Persoalan itu bermula dari Syah Afandin yang menjabat Plt Bupati Langkat yang menerima massa aksi pada 27 Desember 2023 lalu diruang Pola Kantor Bupati Langkat.
Pada waktu itu ratusan massa itu datang dan langsung diterima Syah Afandin. Saat itu kepada ratusan massa Ondim akan mengevaluasi ulang dan membawa persoalan tersebut ke Jakarta.
Tak hanya itu, beberapa orang peserta sekaligus yang juga menjadi masa aksi diajak untuk ikut ke Jakarta. Bahkan Ondim akan memperjuangkan apa yang menjadi hak peserta seleksi PPPK guru di Langkat.

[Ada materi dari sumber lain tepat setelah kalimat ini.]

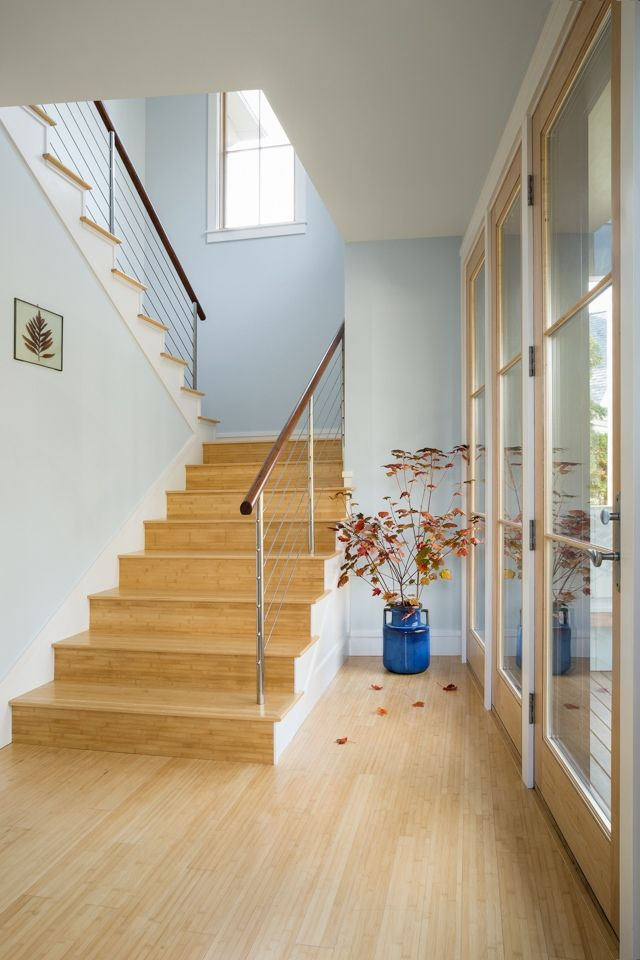An airy front entry features bamboo floors and an abundance of windows.
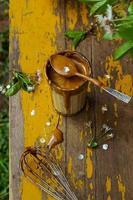 café coreano dalgona em um copo servido em uma velha mesa de jardim amarela em um dia de primavera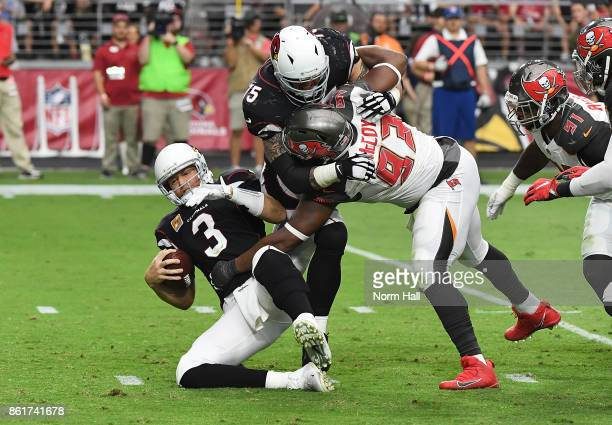 Gerald McCoy of the Tampa Bay Buccaneers fights through a block by Alex Boone of the Arizona Cardinals to sack Carson Palmer during the fourth...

Singkat cerita, keputusan hasil seleksi PPPK guru di Langkat tidak diperbolehkan atau dibatalkan oleh Kementerian.
Namun demikian, Ondim terus berupaya agar memberi prioritas kepada peserta seleksi PPPK guru di tahun anggaran berikutnya.
Alasannya Ondim tidak pernah dipanggil penyidik selama dalam proses penyelidikan hingga penyidikan.

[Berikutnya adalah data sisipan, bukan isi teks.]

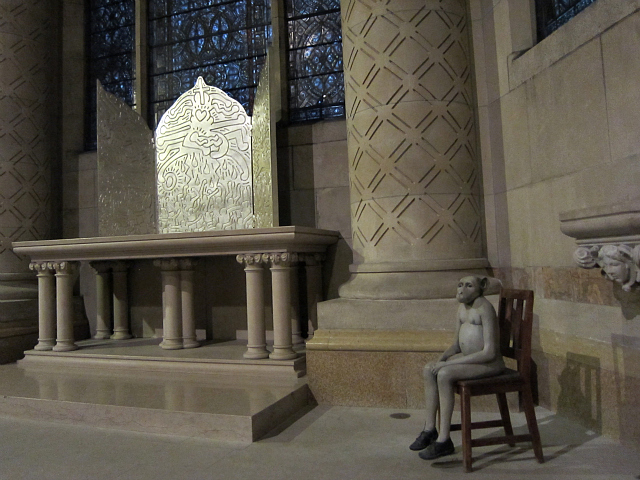 """Jane Alexander, """"Harvester"""" (1997-98), plaster, oil paint, wood chair, with St. John the Divine's triptych altar piece by Keith Haring"""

“Apa lagi menuduh seseorang melakukan kejahatan korupsi tanpa bukti adalah perbuatan pidana yang dapat dipenjara dan denda,” ujar Mas’ud.
Terkait perkara ini penyidik sudah melakukan penyerahan tersangka dan barang bukti atau tahap II. Hal tersebut menyusul berkas sudah dinyatakan lengkap oleh jaksa.
“Artinya dengan dilimpahkannya berkas perkara tersebut, maka sudah selesai proses hukum dalam penyidikan, dan Inn Shaa Allah, Bang Ondim tidak terlibat dalam kasus PPPK Langkat,” ujarnya.
“Untuk itu kita berharap ke depan persoalan PPPK ini menjadi pelajaran di kemudian hari,” sambung Mas’ud.
Mas’ud pun menegaskan, adapun ancaman hukuman menuduh seseorang melakukan kejahatan korupsi tanpa bukti sesuai Pasal 2 UU Tipikor mengatur ancaman hukuman untuk menuduh seseorang melakukan kejahatan korupsi tanpa bukti.
Pasal 434 ayat (1) UU 1/2023 mengatur ancaman hukuman untuk melakukan fitnah dan Pasal 311 ayat (1) KUHP mengatur ancaman hukuman untuk melakukan fitnah.
Adapun ancaman hukuman penjara paling singkat empat tahun dan paling lama 20 tahun penjara.
“Mari kita bersama menjunjung tinggi asas praduga tidak bersalah yang pada konsep dasarnya, seseorang dianggap tidak bersalah sampai adanya bukti yang meyakinkan dan kuat yang menunjukkan kesalahan, semoga kabupaten Langkat di bawah kepemimpinan pak Ondim ke depan membawa keberkahan bagi bumi Langkat,” katanya.
Dalam proses pidana di Polda Sumut, Ondim juga belum pernah dipanggil penyidik saat dalam proses penyelidikan hingga penyidikan. Pun demikian, Ondim dipanggil sekali saja oleh penyidik jelang proses tahap II, pelimpahan tersangka dan barang bukti ke jaksa.
“Sayangnya, sejumlah pihak malah mengaitkan ada keterlibatan Ondim dalam masalah itu,” ujar Masud dikutip dari Antara. (red/ant)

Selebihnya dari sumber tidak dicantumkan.